In a 7-2 decision, the Supreme Court affirmed the longstanding rule that patent rights to inventions belong to the “inventor.” The decision confirms that a federally funded contractor does not necessarily own the patent rights to inventions resulting from funded projects or authorize contractors to unilaterally take title to such inventions.
The Board of Trustees of the Leland Stanford Junior University (supported as well by the United States Government, MIT, WARF, the Association of American Universities, and others) unsuccessfully argued before the Supreme Court that such rights automatically vest under the Bayh-Dole Act of 1980. The three patents in this case involve methods for using PCR techniques to measure HIV concentration in blood plasma to determine the effectiveness of AIDS treatment. Stanford scientists invented the methods while subject to a contractual duty to assign any inventions to Stanford. After agreeing to assign rights, but prior to making the invention, one of the inventors, Dr. Mark Holodniy, who was working on a collaboration between the University and Cetus, assigned his rights in his future inventions to Cetus, whose PCR business was later acquired by Roche. Dr. Holodniy promised to assign rights to Stanford but had actually assigned his rights to Cetus. Stanford filed for a patent and then demanded a royalty from Roche for the sale of its HIV test. The Federal Circuit has held that Roche could not be liable for infringement because it held ownership rights based on Holodniy’s purported assignment even though it was contrary to his promise to Stanford.

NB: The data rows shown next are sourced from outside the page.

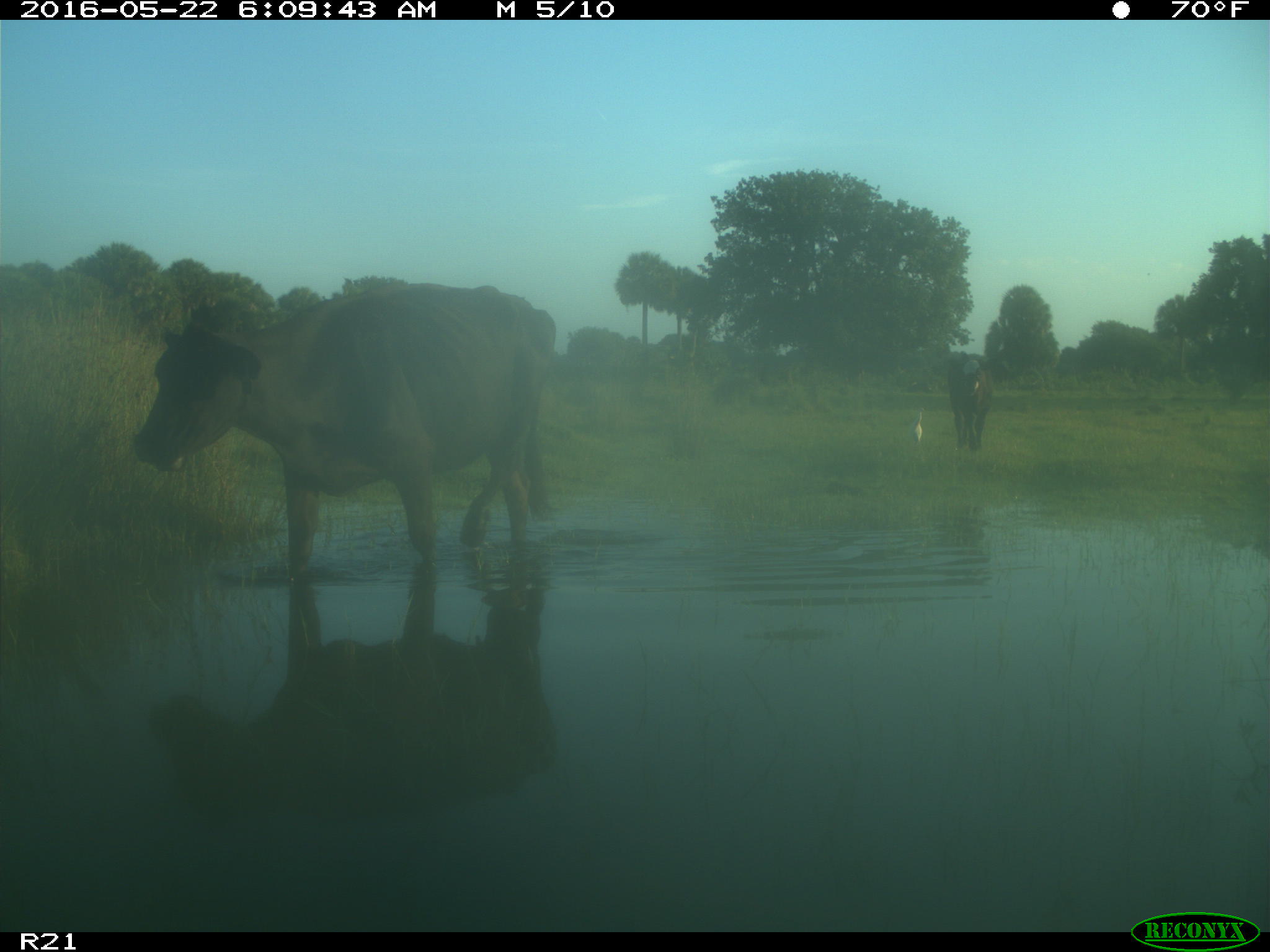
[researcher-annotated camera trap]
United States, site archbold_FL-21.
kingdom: Animalia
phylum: Chordata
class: Mammalia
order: Artiodactyla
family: Bovidae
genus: Bos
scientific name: Bos taurus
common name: domestic cow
Bos taurus (domestic cow).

The majority, led by Chief Justice Roberts, affirmed stating that US patent rights have for some time (since 1790) vested in “the inventor” and that the Bayh-Dole Act does nothing to change this framework. Stanford and supporting amicus contended that, when an invention is conceived or first reduced to practice with the support of federal funds, the Bayh-Dole Act vests title to those inventions in the inventor’s employer—the federal contractor. Stanford’s construction would permit title to an employee’s inventions to vest automatically in the University. Yet, the Supreme Court reasoned that Congress has, in the past, divested inventors of their rights in inventions only by providing, unambiguously, that inventions created pursuant to certain specified federal contracts become the Government’s property. Such unambiguous language is notably absent from the Bayh-Dole Act which, instead, provides that contractors may “elect to retain title to any subject invention,” §202(a).
The Supreme Court reasoned that its construction of the Act was reflected in the common practice of contractors, who generally obtain assignments from their employees, and of agencies that fund federal contractors, who typically expect those contractors to obtain assignments. With effective assignments, the Supreme Court believed that federally funded inventions become “subject inventions” and the Act as a practical matter works pretty much the way Stanford argued it should without altering the basic patent law principle that inventors own their inventions.
The ruling is a reminder to federal contractors to craft assignment contracts carefully to actively secure patent rights in the first place or risk losing ownership in the inventions their employees discover.